(Stored data)
------------------------

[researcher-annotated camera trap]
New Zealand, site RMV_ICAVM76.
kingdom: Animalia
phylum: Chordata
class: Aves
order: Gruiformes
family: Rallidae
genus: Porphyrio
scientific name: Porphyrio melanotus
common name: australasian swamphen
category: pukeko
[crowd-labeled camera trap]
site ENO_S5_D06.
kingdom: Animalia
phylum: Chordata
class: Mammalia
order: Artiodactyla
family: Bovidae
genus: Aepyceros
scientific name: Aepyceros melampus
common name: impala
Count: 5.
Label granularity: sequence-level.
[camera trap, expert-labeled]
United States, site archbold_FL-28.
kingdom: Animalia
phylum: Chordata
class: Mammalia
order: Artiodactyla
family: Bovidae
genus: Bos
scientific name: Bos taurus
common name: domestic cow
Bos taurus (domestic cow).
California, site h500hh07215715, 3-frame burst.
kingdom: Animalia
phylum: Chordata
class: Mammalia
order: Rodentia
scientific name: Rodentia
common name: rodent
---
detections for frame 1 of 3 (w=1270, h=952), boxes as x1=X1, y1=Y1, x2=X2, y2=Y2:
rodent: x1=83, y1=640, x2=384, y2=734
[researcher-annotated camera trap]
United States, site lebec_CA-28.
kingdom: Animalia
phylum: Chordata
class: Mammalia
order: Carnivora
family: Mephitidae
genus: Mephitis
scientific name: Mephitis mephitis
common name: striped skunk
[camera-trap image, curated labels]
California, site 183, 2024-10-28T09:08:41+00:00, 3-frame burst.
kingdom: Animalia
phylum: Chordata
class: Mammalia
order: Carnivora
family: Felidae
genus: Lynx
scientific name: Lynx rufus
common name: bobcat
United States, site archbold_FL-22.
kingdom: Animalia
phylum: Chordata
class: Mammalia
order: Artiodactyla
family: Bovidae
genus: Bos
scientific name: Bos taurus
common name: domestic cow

------------------------

### What the exercise asks
From the records above, extract every entry exactly as given.

### Task result
[researcher-annotated camera trap]
New Zealand, site RMV_ICAVM76.
kingdom: Animalia
phylum: Chordata
class: Aves
order: Gruiformes
family: Rallidae
genus: Porphyrio
scientific name: Porphyrio melanotus
common name: australasian swamphen
category: pukeko
[crowd-labeled camera trap]
site ENO_S5_D06.
kingdom: Animalia
phylum: Chordata
class: Mammalia
order: Artiodactyla
family: Bovidae
genus: Aepyceros
scientific name: Aepyceros melampus
common name: impala
Count: 5.
Label granularity: sequence-level.
[camera trap, expert-labeled]
United States, site archbold_FL-28.
kingdom: Animalia
phylum: Chordata
class: Mammalia
order: Artiodactyla
family: Bovidae
genus: Bos
scientific name: Bos taurus
common name: domestic cow
Bos taurus (domestic cow).
California, site h500hh07215715, 3-frame burst.
kingdom: Animalia
phylum: Chordata
class: Mammalia
order: Rodentia
scientific name: Rodentia
common name: rodent
---
detections for frame 1 of 3 (w=1270, h=952), boxes as x1=X1, y1=Y1, x2=X2, y2=Y2:
rodent: x1=83, y1=640, x2=384, y2=734
[researcher-annotated camera trap]
United States, site lebec_CA-28.
kingdom: Animalia
phylum: Chordata
class: Mammalia
order: Carnivora
family: Mephitidae
genus: Mephitis
scientific name: Mephitis mephitis
common name: striped skunk
[camera-trap image, curated labels]
California, site 183, 2024-10-28T09:08:41+00:00, 3-frame burst.
kingdom: Animalia
phylum: Chordata
class: Mammalia
order: Carnivora
family: Felidae
genus: Lynx
scientific name: Lynx rufus
common name: bobcat
United States, site archbold_FL-22.
kingdom: Animalia
phylum: Chordata
class: Mammalia
order: Artiodactyla
family: Bovidae
genus: Bos
scientific name: Bos taurus
common name: domestic cow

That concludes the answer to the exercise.